**** SELECTED EXTRACT ****

The Rhetoric of High Spirits.
Besides illustrating his turn for whimsical reflective asides, the passage is also an example of that quickness of observation which lets nothing be taken for granted or held as read. In its continuation it also reflects that rhetoric of high spirits which is one of the chief marks of Dickens’s style.
Scrooge knew he was dead. Of course he did. How could it be otherwise? Scrooge and he were partners for I don’t know how many years. Scrooge was his sole executor, his sole administrator, his sole residuary legatee, his sole friend and mourner.
This is the garrulous circumstantiality of one who is happy at his desk, who thoroughly enjoyed playing verbally with his theme. He is in no hurry to get on with the story. The preparation, the creation of the atmosphere, had to be complete.

**** DATA LISTING ****

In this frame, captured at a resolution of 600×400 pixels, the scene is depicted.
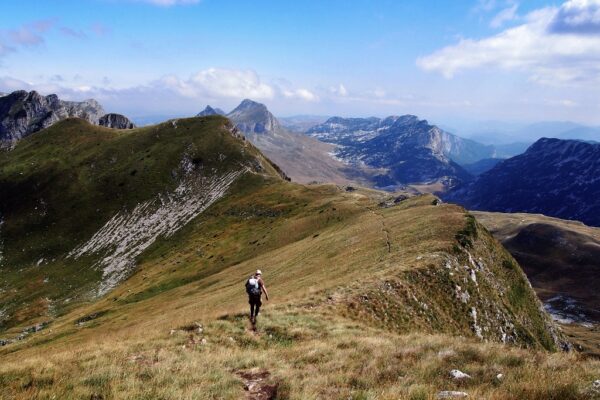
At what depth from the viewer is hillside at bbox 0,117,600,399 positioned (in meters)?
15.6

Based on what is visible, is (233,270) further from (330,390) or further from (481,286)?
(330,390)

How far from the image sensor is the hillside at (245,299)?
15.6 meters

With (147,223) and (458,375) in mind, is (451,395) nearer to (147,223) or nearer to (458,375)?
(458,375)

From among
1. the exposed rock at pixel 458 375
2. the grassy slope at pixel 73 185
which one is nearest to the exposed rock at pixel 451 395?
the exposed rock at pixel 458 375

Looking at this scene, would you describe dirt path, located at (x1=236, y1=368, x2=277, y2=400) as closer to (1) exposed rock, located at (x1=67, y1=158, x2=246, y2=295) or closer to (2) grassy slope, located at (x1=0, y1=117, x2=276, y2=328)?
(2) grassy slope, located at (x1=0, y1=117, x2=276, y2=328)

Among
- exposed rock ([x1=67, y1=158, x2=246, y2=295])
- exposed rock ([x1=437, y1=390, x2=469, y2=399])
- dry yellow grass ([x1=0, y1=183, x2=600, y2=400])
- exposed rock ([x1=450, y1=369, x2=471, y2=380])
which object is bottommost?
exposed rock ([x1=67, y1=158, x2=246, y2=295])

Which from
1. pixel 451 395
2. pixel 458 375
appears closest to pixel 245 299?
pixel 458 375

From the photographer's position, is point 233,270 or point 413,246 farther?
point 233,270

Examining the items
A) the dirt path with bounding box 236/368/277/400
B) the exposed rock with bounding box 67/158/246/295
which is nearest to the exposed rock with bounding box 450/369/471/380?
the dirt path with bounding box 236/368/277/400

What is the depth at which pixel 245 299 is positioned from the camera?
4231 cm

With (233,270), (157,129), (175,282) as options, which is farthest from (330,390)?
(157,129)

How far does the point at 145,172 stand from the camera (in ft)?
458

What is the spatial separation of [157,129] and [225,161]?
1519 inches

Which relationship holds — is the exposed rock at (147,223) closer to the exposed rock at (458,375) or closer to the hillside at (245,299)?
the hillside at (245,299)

****
**** DATA LISTING ****

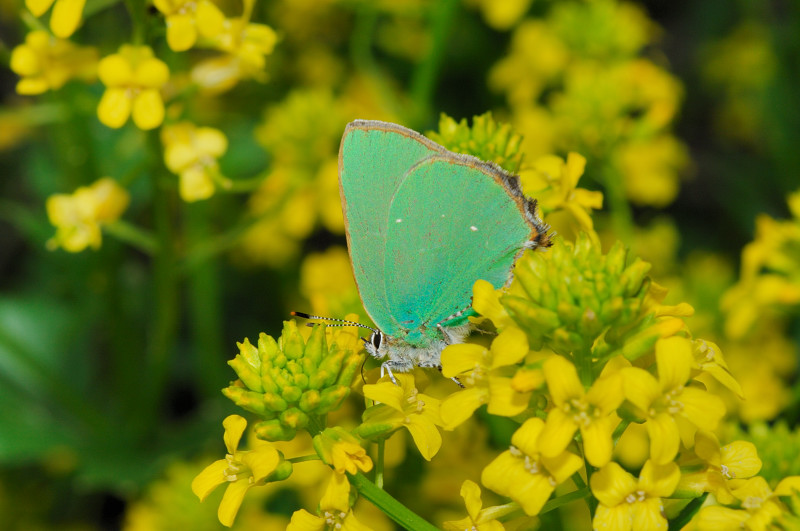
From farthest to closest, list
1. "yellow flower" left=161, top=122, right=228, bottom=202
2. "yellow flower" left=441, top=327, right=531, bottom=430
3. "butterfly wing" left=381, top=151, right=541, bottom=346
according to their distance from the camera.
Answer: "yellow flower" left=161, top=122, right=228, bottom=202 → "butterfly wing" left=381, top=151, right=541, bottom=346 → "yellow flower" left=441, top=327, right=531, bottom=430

****
**** DATA LISTING ****

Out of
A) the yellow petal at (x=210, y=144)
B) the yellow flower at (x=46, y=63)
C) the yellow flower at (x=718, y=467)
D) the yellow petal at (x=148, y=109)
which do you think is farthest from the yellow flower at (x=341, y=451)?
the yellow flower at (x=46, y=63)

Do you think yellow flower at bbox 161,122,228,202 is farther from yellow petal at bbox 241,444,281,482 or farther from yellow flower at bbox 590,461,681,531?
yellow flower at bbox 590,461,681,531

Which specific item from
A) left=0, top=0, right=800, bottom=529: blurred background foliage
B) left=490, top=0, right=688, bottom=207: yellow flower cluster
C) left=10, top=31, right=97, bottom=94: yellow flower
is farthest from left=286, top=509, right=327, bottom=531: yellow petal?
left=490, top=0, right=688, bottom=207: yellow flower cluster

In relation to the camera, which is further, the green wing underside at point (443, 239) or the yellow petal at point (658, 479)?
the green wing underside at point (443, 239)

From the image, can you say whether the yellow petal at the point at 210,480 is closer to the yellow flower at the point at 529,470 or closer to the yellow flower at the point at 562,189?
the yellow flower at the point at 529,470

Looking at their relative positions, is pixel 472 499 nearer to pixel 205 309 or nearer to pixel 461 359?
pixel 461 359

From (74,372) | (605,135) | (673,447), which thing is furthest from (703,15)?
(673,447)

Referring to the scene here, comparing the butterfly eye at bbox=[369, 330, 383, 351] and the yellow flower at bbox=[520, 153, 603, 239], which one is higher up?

****

** USING THE INFORMATION **
(1) From the Dickens passage, reproduce the part that opens with the words containing "Scrooge knew he" and closes with "friend and mourner.".
(2) List every phrase in the Dickens passage that begins with the word "sole".
(3) Please say whether each statement agrees with the Dickens passage, and quote the words that decide it.
(a) Scrooge and the dead man had been partners for a stated number of years.
(b) The writer is in a hurry to get on with the story.
(c) A rhetoric of high spirits is one of the chief marks of Dickens's style.

** ANSWERS TO THE PROBLEMS **
(1)
Scrooge knew he was dead. Of course he did. How could it be otherwise? Scrooge and he were partners for I don’t know how many years. Scrooge was his sole executor, his sole administrator, his sole residuary legatee, his sole friend and mourner.

(2)
sole executor
sole administrator
sole residuary legatee
sole friend and mourner

(3)
(a) No: "Scrooge and he were partners for I don’t know how many years."
(b) No: "He is in no hurry to get on with the story."
(c) Yes: "that rhetoric of high spirits which is one of the chief marks of Dickens’s style"